Initially I was irritated by this comment but in thinking about things, I began to appreciate his wisdom. It is what Patrick Lencioni refers to as “Dysfunction 4,” the avoidance of accountability, in his classic work, The Five Dysfunctions of a Team. Personally, I prefer to think of senior leadership teams not as inherently dysfunctional but rather as extremely complicated and specialized groups that can easily lose their direction, especially when confronted with very challenging circumstances.
- Developing the discipline of focused listening – Teamwork demands a consistent focus on communication and a lot more active listening than most senior leaders care to acknowledge. Most senior leaders are better at talking than they are at listening. They are more accustomed to being the center of attention and having others listening carefully to their points of view, rather than the reverse.
- Embracing feedback without becoming defensive and/or anxious. Members of senior leadership teams need to learn how to accept constructive feedback without feeling like it is an attack on their credibility or competence. In the words of Jim Whitehurst, CEO of the software firm Red Hat, “The idea is to build a sense of accountability so that people watch each other’s backs, not look to stick a knife in them.”
- Letting go of big egos and valuing the contributions of fellow team members. This is likely the single biggest challenge in working with senior leadership teams. You don’t get to the table without having an outsized amount of ambition and competitive drive. How do you persuade senior leadership teams to dial back on their competitive nature in exchange for the big wins that will come from a more collaborative approach? It’s all about finding the right balance between the excess of confidence that senior team members often have with respect to their own abilities, and the often poorly managed anxiety they may have about working collaboratively. They can have unspoken concerns about the abilities of their equally competitive and driven colleagues to solve big, mission critical issues in a truly effective and timely way.
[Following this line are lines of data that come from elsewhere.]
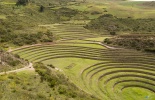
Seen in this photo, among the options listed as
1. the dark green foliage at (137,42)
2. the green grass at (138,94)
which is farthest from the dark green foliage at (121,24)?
the green grass at (138,94)

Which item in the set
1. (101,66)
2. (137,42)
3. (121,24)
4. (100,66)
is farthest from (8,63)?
(121,24)

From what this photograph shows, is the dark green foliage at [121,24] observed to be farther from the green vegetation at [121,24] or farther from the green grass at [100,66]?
the green grass at [100,66]

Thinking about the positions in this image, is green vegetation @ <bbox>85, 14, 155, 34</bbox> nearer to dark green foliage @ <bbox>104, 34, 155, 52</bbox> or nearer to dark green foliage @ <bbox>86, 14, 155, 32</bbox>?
dark green foliage @ <bbox>86, 14, 155, 32</bbox>

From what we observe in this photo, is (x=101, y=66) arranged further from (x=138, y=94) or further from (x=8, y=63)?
(x=8, y=63)

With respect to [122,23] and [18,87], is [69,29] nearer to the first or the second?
→ [122,23]

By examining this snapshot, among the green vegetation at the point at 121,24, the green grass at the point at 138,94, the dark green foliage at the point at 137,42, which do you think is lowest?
the green grass at the point at 138,94

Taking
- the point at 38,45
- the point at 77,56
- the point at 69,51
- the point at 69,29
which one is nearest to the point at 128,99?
the point at 77,56
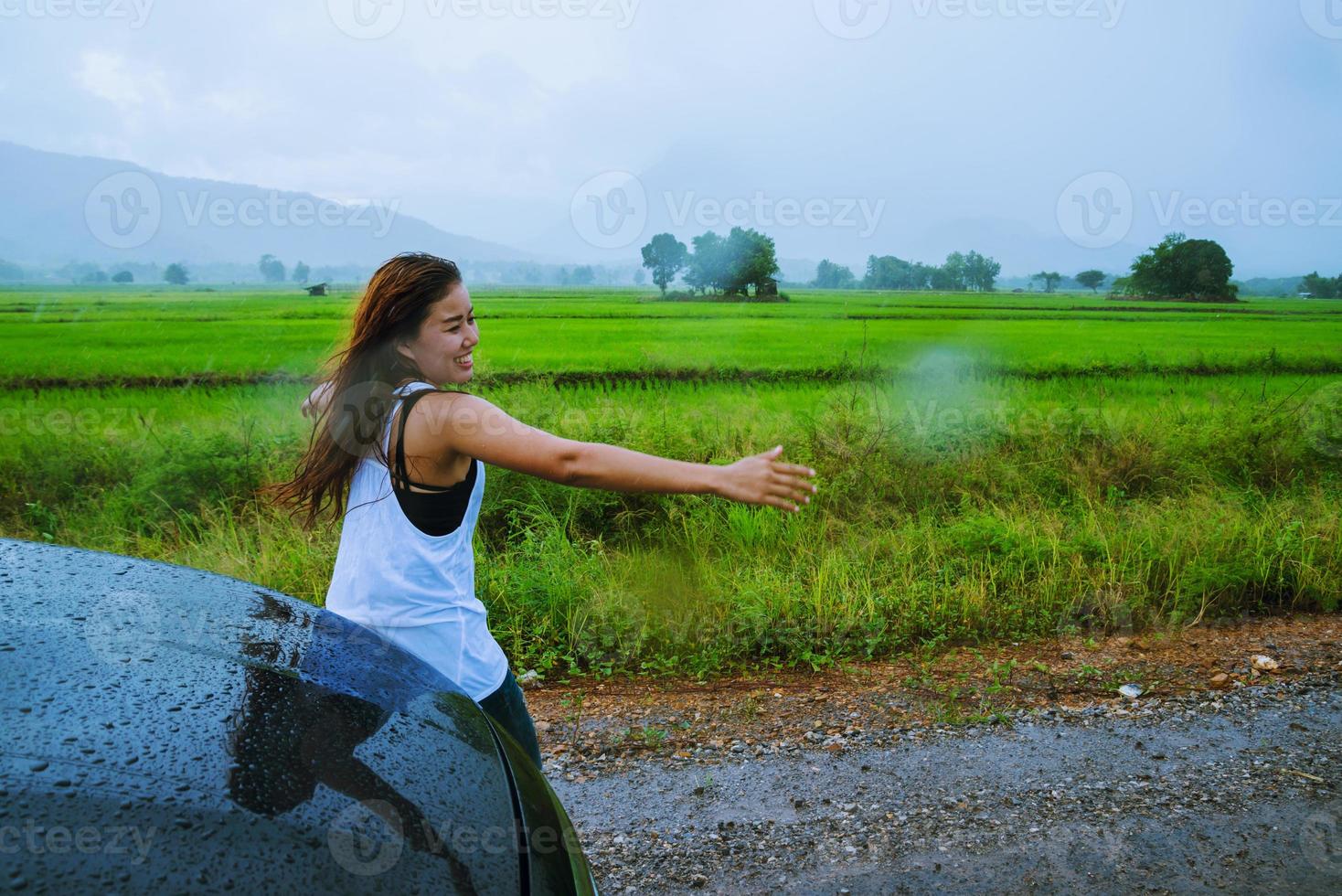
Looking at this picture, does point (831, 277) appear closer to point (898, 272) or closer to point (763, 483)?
point (898, 272)

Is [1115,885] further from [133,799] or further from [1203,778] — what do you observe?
[133,799]

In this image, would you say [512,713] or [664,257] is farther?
[664,257]

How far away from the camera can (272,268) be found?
30.9 metres

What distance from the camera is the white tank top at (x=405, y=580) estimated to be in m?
1.80

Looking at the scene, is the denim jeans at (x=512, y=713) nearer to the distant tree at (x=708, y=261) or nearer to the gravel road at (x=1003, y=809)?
the gravel road at (x=1003, y=809)

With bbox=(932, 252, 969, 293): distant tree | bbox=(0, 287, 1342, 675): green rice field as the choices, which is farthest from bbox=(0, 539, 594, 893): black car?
bbox=(932, 252, 969, 293): distant tree

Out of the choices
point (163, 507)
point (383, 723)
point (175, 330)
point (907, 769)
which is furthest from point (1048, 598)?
point (175, 330)

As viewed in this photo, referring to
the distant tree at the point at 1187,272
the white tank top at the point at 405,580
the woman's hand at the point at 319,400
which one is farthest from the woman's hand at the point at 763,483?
the distant tree at the point at 1187,272

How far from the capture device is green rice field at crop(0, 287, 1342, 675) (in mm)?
4078

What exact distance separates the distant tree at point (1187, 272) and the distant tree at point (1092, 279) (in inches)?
52.4

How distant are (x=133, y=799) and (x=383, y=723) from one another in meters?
0.43

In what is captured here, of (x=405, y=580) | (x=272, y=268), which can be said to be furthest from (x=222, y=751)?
(x=272, y=268)

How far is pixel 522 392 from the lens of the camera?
23.1 feet

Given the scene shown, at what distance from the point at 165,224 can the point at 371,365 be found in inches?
2431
So why should senior leadership teams care about increasing their ability to work together cohesively? As a starting point, compelling evidence and a growing number of anecdotes point to the need for effective teams as the present and future building blocks in contemporary organizations. And then there’s VUCA. Coined by the military to describe the increasingly Volatile, Uncertain, Complex, and Ambiguous nature of today’s highly competitive, global environment, the acronym is shorthand for why it has become almost impossible for any leader to single handedly solve the complex business issues that are now commonplace in any global organization. Under the right conditions, team-based structures have been shown to deliver superior business results, but the road to success can be bumpy and treacherous unless senior teams are taking full advantage of the emerging best practices in the field.